Las ventas comparables (excluyendo nuevas aperturas) disminuyeron un 7% en el último trimestre, impactadas por la debilidad del mercado norteamericano, donde las ventas en tiendas de EE.UU. cayeron un 6%, mientras que las transacciones bajaron un 10%, aunque el importe medio de los tickets subió un 4%. En China, las ventas comparables cayeron un 14%, con una reducción del 8% en el ticket promedio y un 6% menos en transacciones, afectadas por la competencia y un entorno macroeconómico desfavorable.
La directora financiera de Starbucks, Rachel Ruggeri, señaló que las inversiones en nuevas ofertas y promociones no lograron revertir la disminución en el tráfico, lo que afectó tanto los ingresos como el beneficio. En este sentido, el beneficio por acción cayó un 24,5% en el trimestre, situándose en 0,80 dólares, y un 7,5% en todo el ejercicio, hasta 3,31 dólares.
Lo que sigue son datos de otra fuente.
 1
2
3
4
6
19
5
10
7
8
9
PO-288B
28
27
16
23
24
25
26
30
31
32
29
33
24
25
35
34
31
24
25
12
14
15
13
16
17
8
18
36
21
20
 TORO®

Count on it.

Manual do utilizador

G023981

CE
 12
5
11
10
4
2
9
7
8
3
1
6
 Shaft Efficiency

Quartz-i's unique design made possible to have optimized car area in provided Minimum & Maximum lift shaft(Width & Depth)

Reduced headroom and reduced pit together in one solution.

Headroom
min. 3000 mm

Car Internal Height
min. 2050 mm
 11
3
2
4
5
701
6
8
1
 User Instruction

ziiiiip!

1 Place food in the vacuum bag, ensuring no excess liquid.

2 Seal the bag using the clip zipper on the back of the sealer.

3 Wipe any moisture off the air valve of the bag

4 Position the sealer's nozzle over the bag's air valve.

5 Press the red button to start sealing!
El CEO, Brian Niccol, admitió que los resultados dejan claro que es necesario cambiar la estrategia para retomar el crecimiento. Starbucks ha decidido suspender sus proyecciones para 2025 para enfocarse en revisar su plan de negocio y preparar el terreno para el crecimiento a largo plazo. Sin embargo, la compañía ha aumentado su dividendo trimestral, de 0,57 a 0,61 dólares por acción, mostrando confianza en su futuro a largo plazo.